2017 marks the 50th anniversary of Chelsea and Tottenham Hotspur’s only FA Cup Final meeting – a game Spurs edged 2-1 at a packed-out Wembley. But it’s far from the only fantastic meeting the pair have produced in this competition.
Ladbrokes News look back at five of the finest cup clashes between this pair over the past half-century, kicking off with that final…
Chelsea 1-2 Tottenham (Final, 20 May 1967)
A crowd of 100,000 witnessed the only FA Cup Final between this pair to date, with the North London outfit edging things in an entertaining showpiece at Wembley.
Scottish winger Jimmy Robinson scored a scorching opener to give Bill Nicholson’s side a first-half lead, before the tricky Frank Saul ensured his place in Spurs folklore with a smartly-taken shot on the turn, to get the rattles waving in the Tottenham end.
Chelsea legend Bobby Tambling pulled one back in the closing minutes, but this was the Lilywhites’ day – and ensured a third FA Cup title of the decade for Bill Nicholson’s side.
Chelsea 2-3 Tottenham (Sixth Round, 6 March 1982)
Mike Fillery’s thunderous free-kick set the tone for a game of breathless excitement at the Bridge, with Keith Burkinshaw’s men eventually edging the contest.
Having gone behind, the visitors responded with a smart free-kick of their own, with Glenn Hoddle’s shot proving too hot for hosts’ stopper Steve Francis to handle, as he spilled it into the path of Alan Archibald. 1-1.
A piece of genius from that man Hoddle then put the visitors in the ascendancy, before Micky Hazard doubled the visitors’ advantage. Striker Alan Mayes grabbed one back for the Blues to set up a grandstand finish, but Tottenham held on.
Neutrals will be hoping this weekend’s meeting is every bit as entertaining.
Tottenham 0-4 Chelsea (Sixth Round, 10 March 2002)
The Blues dominated this one from the get-go, with future Spurs man William Gallas tapping home from a goalmouth scramble. Les Ferdinand did hit the post with a header before the break, but the Blues were on top for the vast majority of this contest.
Eidur Gudjohnsen doubled Chelsea’s lead just after the break, with an ice-cool finish between the legs of Lilywhites stopper Neil Sullivan.

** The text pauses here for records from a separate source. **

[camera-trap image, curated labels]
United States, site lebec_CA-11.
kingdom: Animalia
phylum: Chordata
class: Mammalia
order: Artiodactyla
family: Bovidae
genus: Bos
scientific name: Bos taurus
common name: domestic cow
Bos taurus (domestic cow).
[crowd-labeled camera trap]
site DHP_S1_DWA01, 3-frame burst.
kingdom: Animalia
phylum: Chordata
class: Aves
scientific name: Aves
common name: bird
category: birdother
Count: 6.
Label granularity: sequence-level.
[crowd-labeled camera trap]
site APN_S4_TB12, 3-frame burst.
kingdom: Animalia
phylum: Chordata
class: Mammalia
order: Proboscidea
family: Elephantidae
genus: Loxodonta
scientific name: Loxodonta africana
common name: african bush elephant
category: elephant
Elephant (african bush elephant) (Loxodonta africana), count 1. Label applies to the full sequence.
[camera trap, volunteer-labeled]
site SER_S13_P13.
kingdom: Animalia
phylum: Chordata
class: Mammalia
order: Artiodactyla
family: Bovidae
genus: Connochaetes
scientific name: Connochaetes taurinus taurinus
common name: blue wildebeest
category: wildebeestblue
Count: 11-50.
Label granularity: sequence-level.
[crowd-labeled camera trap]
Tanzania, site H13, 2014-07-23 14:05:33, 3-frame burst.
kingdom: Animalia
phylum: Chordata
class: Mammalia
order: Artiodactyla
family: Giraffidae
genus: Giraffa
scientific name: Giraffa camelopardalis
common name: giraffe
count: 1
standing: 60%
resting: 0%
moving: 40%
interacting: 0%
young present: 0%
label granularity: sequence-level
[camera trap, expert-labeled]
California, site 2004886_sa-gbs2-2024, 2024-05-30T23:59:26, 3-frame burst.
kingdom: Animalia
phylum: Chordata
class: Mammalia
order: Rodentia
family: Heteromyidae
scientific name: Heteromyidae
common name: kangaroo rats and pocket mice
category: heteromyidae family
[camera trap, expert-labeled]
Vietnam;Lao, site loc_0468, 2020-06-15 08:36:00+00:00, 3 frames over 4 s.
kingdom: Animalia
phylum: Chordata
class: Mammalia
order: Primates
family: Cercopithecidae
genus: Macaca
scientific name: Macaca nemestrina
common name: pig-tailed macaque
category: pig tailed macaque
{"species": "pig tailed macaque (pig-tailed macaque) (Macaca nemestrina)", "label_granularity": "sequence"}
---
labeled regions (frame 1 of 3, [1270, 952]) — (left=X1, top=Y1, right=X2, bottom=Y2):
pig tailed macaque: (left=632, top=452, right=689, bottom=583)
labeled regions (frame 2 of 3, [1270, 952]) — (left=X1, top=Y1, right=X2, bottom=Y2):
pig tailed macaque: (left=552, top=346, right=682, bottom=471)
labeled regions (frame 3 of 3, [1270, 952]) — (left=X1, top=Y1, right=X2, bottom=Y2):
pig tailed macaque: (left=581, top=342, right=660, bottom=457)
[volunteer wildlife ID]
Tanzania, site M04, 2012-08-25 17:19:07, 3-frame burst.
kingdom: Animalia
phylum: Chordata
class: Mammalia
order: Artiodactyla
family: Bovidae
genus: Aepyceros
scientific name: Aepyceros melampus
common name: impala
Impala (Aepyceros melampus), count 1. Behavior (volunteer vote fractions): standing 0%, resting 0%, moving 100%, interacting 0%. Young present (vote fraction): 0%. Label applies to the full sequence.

Graeme Le Saux pounced on some lax defending five minutes later to slot home smartly, before Gudjohnsen rounded out the rout with a fourth, consigning the North London club to their heaviest home defeat in over four years.
Chelsea 3-3 Tottenham (Sixth Round, 11 March 2007)
This was the proverbial ‘game of two halves’, with Tottenham building up a 3-1 lead before half-time. Aaron Lennon slotted in Dimitar Berbatov to open the scoring, and despite Frank Lampard firing back with an equaliser, Spurs firmly regained the initiative thanks to a clumsy Michael Essien own-goal and a Hossam Ghaly strike.
However, this was a Chelsea side who never knew when they were beaten. Lampard clawed the hosts back into it with a close-range finish on 70 minutes, before Salomon Kalou volleyed home spectacularly to level the scores.
It proved a crucial comeback. The Blues won the replay, and went on to lift the cup, beating Manchester United 1-0 in the final.
Tottenham 1-5 Chelsea (Semi-Final, 15 April 2012)
Nothing could separate this pair in the Premier League during the 2011-12 campaign, with the London rivals playing out draws at both White Hart Lane (0-0) and Stamford Bridge (1-1). But it was the Blues who shone and the Lilywhites who wilted at Wembley.
It took 42 minutes for Chelsea to make the breakthrough, with Didier Drogba opening the scoring. But Juan Mata’s smart close-range effort made it 2-0 after the break, only for Gareth Bale to reduce the deficit to one.
But this one went from tight game to tonking in the final 15 minutes of play. Ramires finished off a superb team move to make it 3-1, before a stunning Lampard free-kick and an injury time goal from Malouda capped off an unforgettable day for the West London club.